Pandanganku buram. Nafasku memburu dan telapak kakiku terasa sedingin es.
Hawa kematian mulai menghantuiku!
Kini dari balik pintu muncullah seraut wajah!
Muka mahluk itu tampak menyeringai ke arah Ibu! Mulutnya menganga lebar seakan siap menerkam siapapun di hadapannya.
"Ka Iin, aku tadi lupa memberitahu jangan lupa kunci semua pintu!"
"Se-sebentar! Su-suara itu !!" Seketika nafasku kembali normal.
Ternyata yang datang adalah Pa'cik! Bukan monster jahat seperti yang ku bayangkan!
Ku lihat raut wajah Ibu berangsur normal. Wajahnya mulai bersemu kembali. Ia tersenyum lega dan mengangguk cepat.
Reaksinya sangatlah berbeda dengan aku yang langsung menyerocos meluapkan isi hati.
"Pa'cik kenapa masuknya mengendap-endap?
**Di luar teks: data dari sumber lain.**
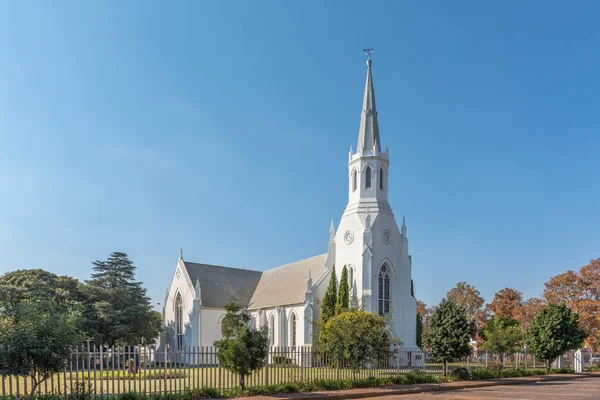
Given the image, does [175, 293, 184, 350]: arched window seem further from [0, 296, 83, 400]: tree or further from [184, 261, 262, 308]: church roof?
[0, 296, 83, 400]: tree

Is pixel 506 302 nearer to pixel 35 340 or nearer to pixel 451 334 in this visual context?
pixel 451 334

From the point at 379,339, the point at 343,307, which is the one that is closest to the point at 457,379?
the point at 379,339

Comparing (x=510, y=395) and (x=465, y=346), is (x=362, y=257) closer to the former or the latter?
(x=465, y=346)

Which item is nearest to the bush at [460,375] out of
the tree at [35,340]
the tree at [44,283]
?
the tree at [35,340]

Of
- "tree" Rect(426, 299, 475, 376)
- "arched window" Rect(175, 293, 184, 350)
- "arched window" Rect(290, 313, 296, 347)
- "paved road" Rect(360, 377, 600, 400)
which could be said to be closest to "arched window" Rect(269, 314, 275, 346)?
"arched window" Rect(290, 313, 296, 347)

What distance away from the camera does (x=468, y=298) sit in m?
73.7

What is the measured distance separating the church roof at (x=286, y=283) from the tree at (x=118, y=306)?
10420 millimetres

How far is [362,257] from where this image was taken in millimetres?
41000

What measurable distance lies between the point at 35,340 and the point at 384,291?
101ft

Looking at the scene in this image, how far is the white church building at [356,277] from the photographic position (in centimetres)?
4156

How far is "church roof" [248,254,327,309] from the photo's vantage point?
150 ft

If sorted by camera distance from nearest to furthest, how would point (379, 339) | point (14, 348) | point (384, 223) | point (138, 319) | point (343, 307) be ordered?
point (14, 348) < point (379, 339) < point (343, 307) < point (384, 223) < point (138, 319)

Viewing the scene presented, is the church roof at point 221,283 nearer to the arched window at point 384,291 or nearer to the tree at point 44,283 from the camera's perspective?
the tree at point 44,283

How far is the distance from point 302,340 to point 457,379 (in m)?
16.9
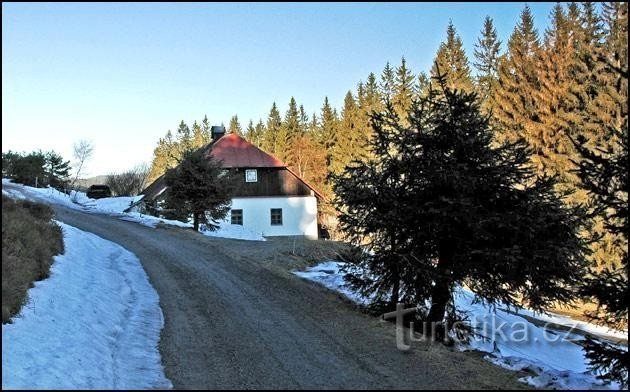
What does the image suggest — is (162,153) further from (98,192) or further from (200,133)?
(98,192)

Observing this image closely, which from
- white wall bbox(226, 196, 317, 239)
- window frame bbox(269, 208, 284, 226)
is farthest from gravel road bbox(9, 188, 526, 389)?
window frame bbox(269, 208, 284, 226)

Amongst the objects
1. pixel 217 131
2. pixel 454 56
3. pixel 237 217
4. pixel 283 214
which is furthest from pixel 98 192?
pixel 454 56

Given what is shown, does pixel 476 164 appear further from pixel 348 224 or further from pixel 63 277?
pixel 63 277

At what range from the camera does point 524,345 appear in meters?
12.3

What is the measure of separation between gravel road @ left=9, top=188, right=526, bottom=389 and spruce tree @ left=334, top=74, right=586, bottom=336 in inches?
52.3

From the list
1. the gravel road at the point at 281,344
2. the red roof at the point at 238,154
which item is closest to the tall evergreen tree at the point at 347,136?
the red roof at the point at 238,154

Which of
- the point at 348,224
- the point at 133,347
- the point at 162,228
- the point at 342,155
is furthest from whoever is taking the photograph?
the point at 342,155

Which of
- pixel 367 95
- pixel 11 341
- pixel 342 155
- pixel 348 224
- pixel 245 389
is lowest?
pixel 245 389

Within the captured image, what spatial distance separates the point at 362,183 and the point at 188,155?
54.2ft

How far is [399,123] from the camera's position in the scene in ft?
35.9

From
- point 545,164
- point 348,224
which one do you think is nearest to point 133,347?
point 348,224

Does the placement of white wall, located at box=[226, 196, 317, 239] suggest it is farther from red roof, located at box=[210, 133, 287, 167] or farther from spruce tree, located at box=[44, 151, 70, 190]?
spruce tree, located at box=[44, 151, 70, 190]

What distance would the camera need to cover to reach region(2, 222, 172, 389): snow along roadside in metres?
5.80

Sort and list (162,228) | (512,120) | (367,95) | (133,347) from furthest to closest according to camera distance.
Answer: (367,95), (512,120), (162,228), (133,347)
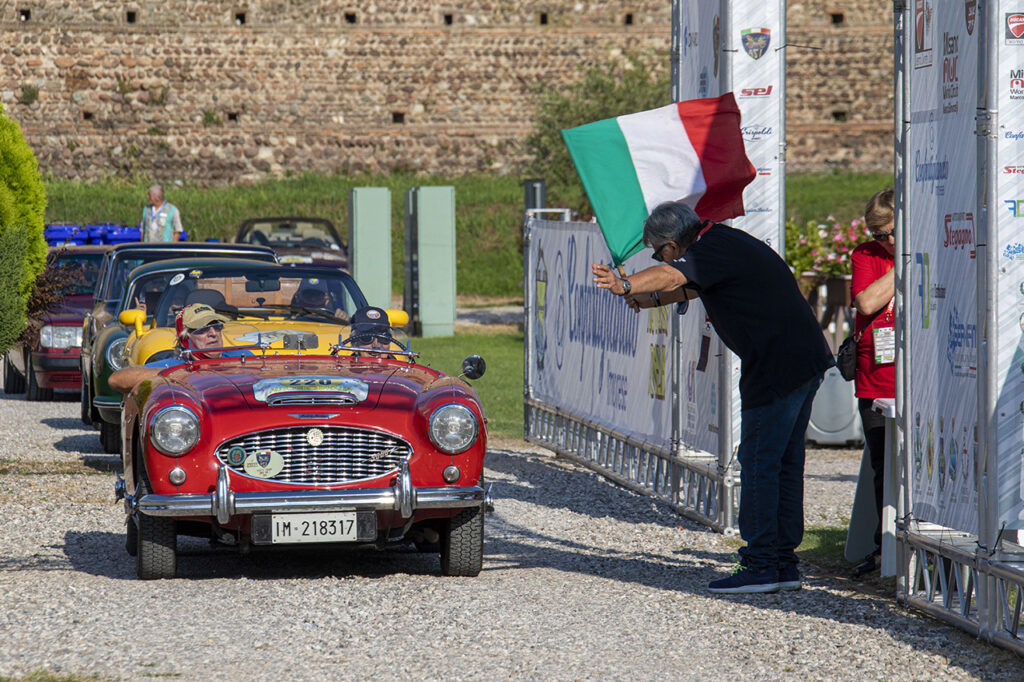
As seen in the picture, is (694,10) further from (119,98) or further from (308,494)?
(119,98)

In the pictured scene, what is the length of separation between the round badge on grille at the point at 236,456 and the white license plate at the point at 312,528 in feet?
0.94

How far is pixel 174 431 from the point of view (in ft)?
21.4

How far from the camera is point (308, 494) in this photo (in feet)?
21.5

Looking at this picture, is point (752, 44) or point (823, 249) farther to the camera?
point (823, 249)

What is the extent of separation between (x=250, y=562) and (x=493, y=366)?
1200 centimetres

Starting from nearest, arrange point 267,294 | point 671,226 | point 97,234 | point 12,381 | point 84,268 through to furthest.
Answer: point 671,226 → point 267,294 → point 84,268 → point 12,381 → point 97,234

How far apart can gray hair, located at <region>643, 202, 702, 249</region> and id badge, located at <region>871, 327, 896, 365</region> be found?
3.93 feet

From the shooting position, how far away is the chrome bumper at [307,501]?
644 cm

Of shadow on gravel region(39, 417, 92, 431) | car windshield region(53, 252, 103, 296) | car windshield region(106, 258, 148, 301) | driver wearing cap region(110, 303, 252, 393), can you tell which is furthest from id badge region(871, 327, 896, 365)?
car windshield region(53, 252, 103, 296)

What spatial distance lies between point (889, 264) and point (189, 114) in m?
40.8

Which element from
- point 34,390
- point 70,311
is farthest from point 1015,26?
point 34,390

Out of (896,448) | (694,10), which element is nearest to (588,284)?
(694,10)

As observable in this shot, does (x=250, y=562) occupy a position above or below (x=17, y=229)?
below

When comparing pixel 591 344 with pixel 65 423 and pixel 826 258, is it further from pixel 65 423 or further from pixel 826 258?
pixel 826 258
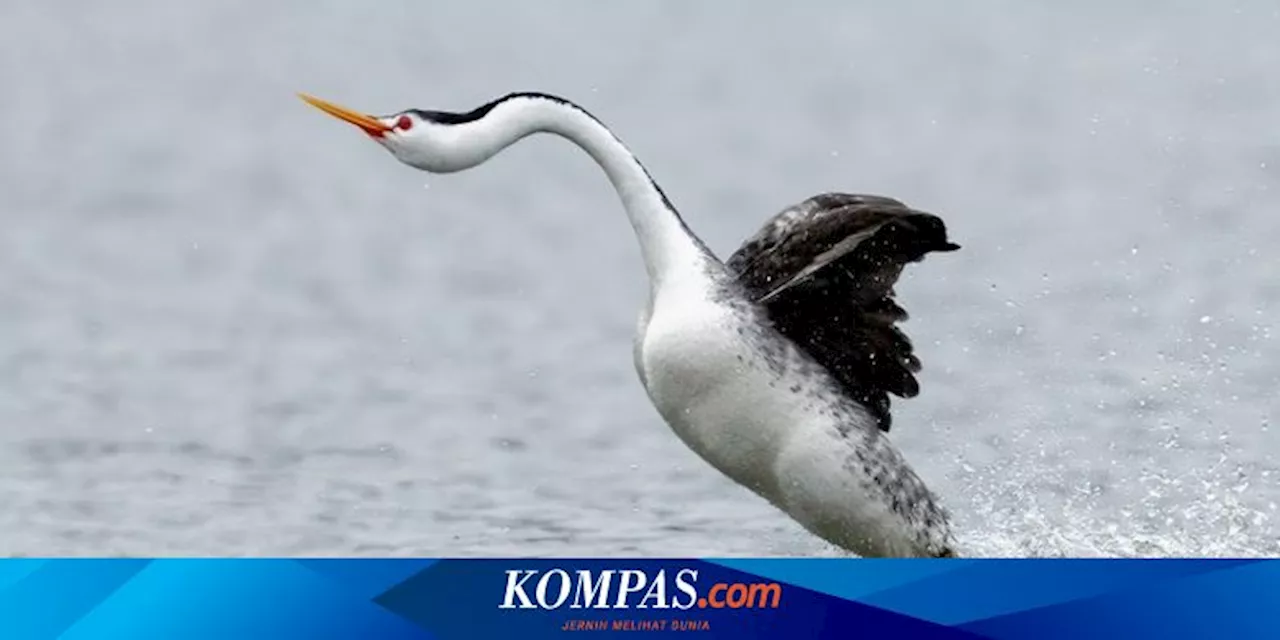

Kenapa tak memberi salam?? Pa'cik ingin membuat kami mati berdirikah? Ima pikir yang tadi datang tu puake!!" Bentakku dengan mata melotot. (Puake = hantu)
Pa'cik terkekeh.
"Puake? Mana ada hantu di bulan puasa begini? Ada saja cakap kau" selorohnya dengan riak wajah tenang.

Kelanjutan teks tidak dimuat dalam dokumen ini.